In the end it was the Muley Cow herself that ran off. And Master Meadow
Mouse even followed her all the way to the bars.
The Muley Cow was so ashamed to have been chased by a Meadow Mouse (and
a young one, at that!) that she scarcely dared look anybody in the face
until milking-time.
XXIII
THE VOW OF A COW
All the cows in the barn were much upset. They had heard some news that
didn't please them. Farmer Green was going to buy a milking machine!
"He'll never use it on me," the Muley Cow declared. "None of my family
has ever been milked by a machine; and I don't intend to be the first."

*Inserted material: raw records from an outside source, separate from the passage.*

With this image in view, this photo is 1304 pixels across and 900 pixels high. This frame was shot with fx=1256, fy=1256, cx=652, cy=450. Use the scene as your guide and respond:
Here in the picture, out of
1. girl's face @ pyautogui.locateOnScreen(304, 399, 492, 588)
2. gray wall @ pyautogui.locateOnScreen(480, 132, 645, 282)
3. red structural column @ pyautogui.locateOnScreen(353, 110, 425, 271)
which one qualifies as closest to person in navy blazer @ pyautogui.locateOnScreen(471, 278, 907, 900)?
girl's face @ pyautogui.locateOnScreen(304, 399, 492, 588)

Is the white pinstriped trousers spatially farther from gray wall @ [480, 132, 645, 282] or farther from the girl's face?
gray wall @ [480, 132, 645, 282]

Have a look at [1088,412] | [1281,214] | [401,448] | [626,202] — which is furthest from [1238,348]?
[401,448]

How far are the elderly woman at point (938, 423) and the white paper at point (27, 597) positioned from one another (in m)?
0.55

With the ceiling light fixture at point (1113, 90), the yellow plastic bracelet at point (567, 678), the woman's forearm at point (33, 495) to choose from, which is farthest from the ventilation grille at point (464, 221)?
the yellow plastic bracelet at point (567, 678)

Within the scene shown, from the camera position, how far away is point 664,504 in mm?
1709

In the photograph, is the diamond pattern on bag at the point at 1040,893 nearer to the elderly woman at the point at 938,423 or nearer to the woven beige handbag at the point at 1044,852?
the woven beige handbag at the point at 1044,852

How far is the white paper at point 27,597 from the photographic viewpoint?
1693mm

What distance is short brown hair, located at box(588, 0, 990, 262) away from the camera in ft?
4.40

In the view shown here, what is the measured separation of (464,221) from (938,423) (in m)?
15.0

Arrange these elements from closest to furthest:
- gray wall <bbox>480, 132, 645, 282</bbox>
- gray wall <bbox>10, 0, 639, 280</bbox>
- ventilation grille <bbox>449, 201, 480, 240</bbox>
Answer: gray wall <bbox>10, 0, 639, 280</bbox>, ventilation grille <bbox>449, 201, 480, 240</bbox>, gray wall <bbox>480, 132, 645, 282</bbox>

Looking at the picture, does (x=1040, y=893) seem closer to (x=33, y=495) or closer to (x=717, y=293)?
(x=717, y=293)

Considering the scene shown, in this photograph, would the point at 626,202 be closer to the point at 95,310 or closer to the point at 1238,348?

Her companions all felt just as she did. If Farmer Green could have
listened to their mutterings and rumblings and murmurings he might not
have dared bring home any milking machine. But he never dreamed that the
whole herd was _against_ one. As for his son Johnnie--and even the
hired man--they had said all along that they thought a milking machine
would be a fine thing to have.
The hired man had milked cows all his life--millions of them, so he
said! And he told Johnnie that he no longer found any fun in turning out
of a warm bed on a cold winter's morning long before daylight, to milk
cows.
Now, Johnnie Green had only learned to milk during the summer before.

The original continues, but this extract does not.